<<<<

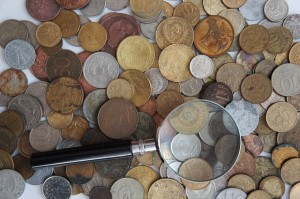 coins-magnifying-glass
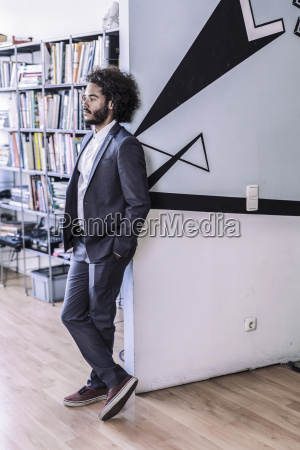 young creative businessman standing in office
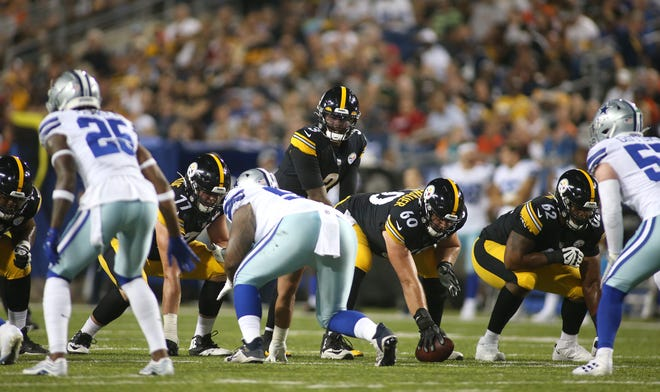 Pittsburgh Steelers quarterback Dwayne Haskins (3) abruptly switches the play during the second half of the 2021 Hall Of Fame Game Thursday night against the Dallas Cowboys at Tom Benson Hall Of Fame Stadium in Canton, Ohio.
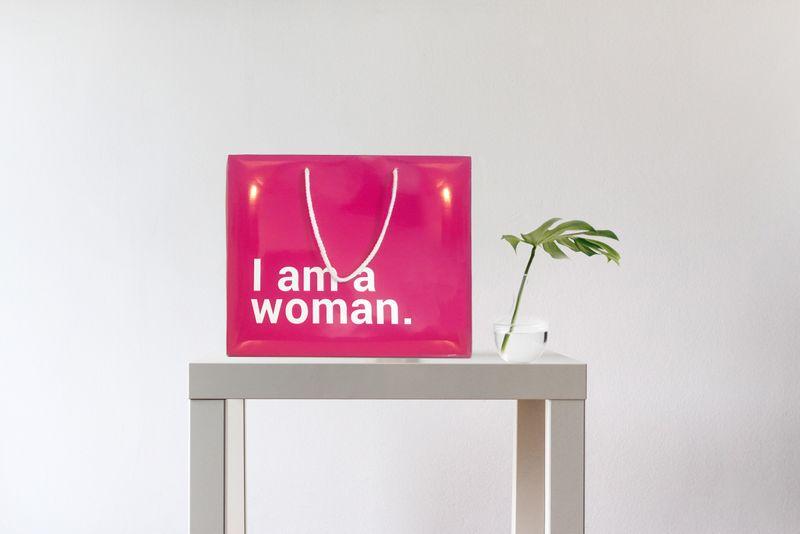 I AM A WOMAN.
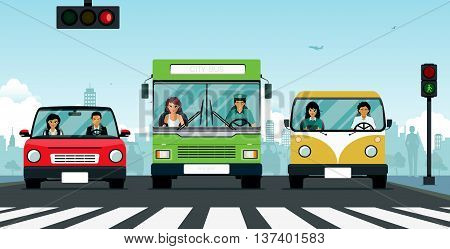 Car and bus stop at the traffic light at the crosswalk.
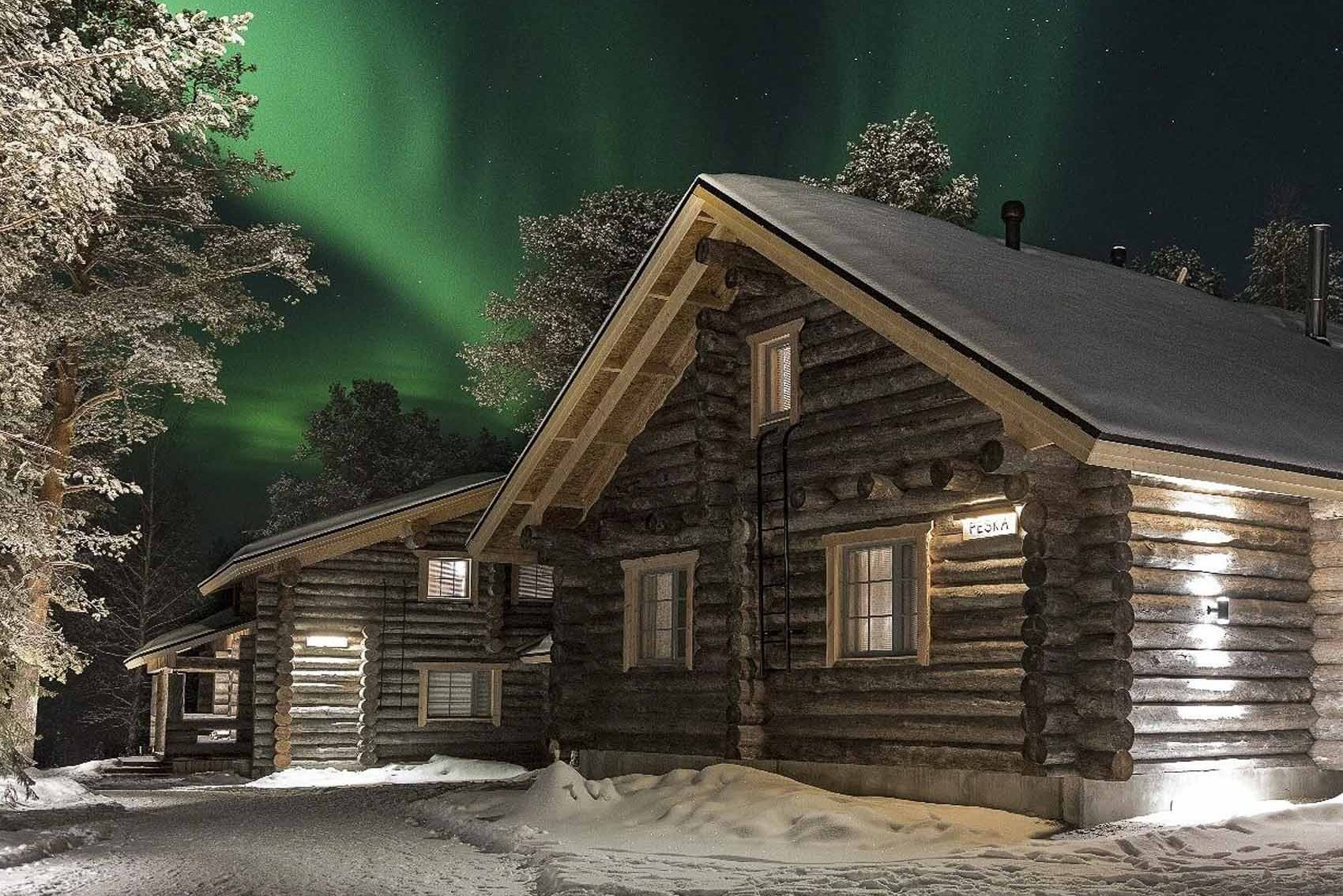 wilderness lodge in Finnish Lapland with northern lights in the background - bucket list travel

>>>>
<<<<

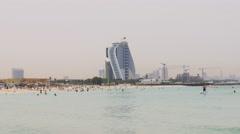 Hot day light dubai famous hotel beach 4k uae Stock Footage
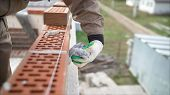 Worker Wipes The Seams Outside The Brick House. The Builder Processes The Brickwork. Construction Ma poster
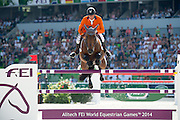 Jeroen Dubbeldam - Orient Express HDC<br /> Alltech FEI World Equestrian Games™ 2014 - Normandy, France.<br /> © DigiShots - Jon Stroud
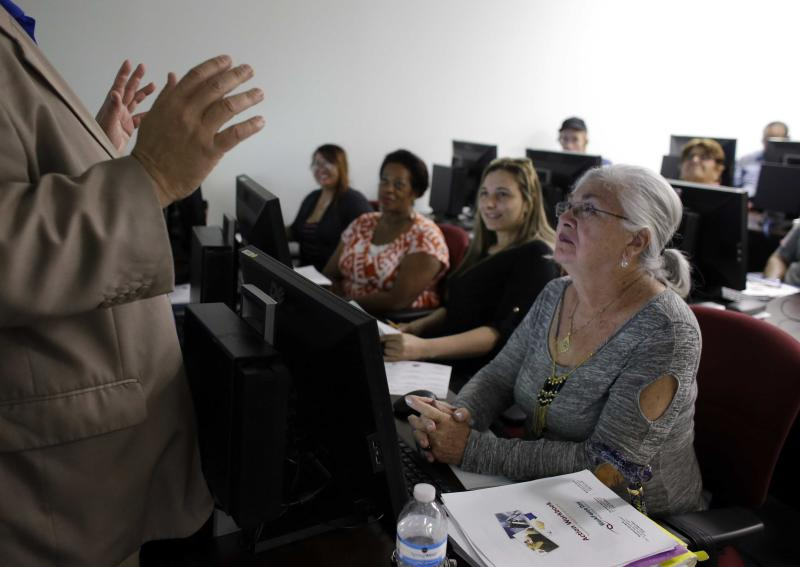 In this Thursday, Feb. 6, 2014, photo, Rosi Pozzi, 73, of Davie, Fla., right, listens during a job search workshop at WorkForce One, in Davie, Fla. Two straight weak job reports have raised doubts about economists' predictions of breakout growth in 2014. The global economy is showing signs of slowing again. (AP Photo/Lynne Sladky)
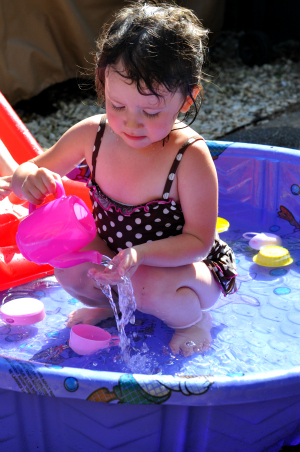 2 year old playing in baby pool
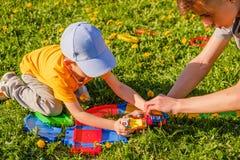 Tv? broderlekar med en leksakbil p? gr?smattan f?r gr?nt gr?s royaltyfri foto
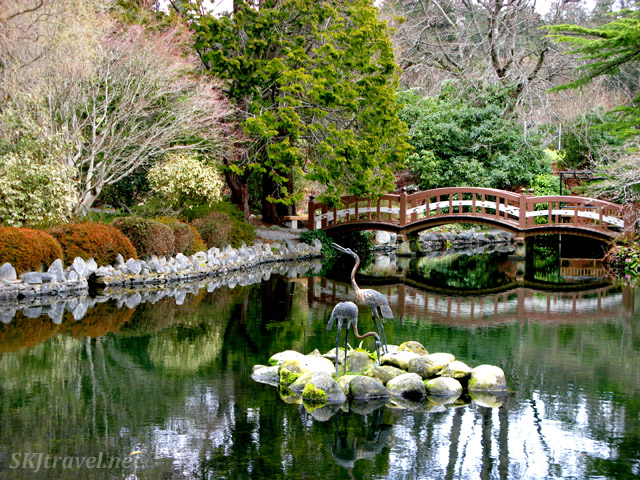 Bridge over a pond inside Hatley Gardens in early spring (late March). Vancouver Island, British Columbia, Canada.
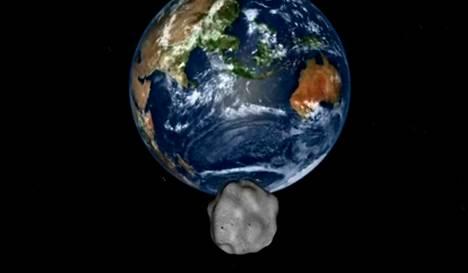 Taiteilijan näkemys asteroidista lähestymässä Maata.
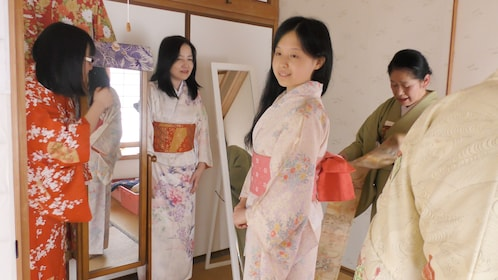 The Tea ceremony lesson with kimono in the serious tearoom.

>>>>
<<<<

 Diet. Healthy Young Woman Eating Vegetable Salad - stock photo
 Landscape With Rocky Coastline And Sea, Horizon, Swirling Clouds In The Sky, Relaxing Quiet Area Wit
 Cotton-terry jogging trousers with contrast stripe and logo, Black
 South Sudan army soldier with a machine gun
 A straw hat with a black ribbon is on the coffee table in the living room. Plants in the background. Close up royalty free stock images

>>>>

# [Task to complete]
Copy exactly, without pictures, the lines above from the one with "coins-magnifying-glass" down to the one with "I AM A WOMAN.", inclusive.

# [Exercise solution]
 coins-magnifying-glass
 young creative businessman standing in office
 Pittsburgh Steelers quarterback Dwayne Haskins (3) abruptly switches the play during the second half of the 2021 Hall Of Fame Game Thursday night against the Dallas Cowboys at Tom Benson Hall Of Fame Stadium in Canton, Ohio.
 I AM A WOMAN.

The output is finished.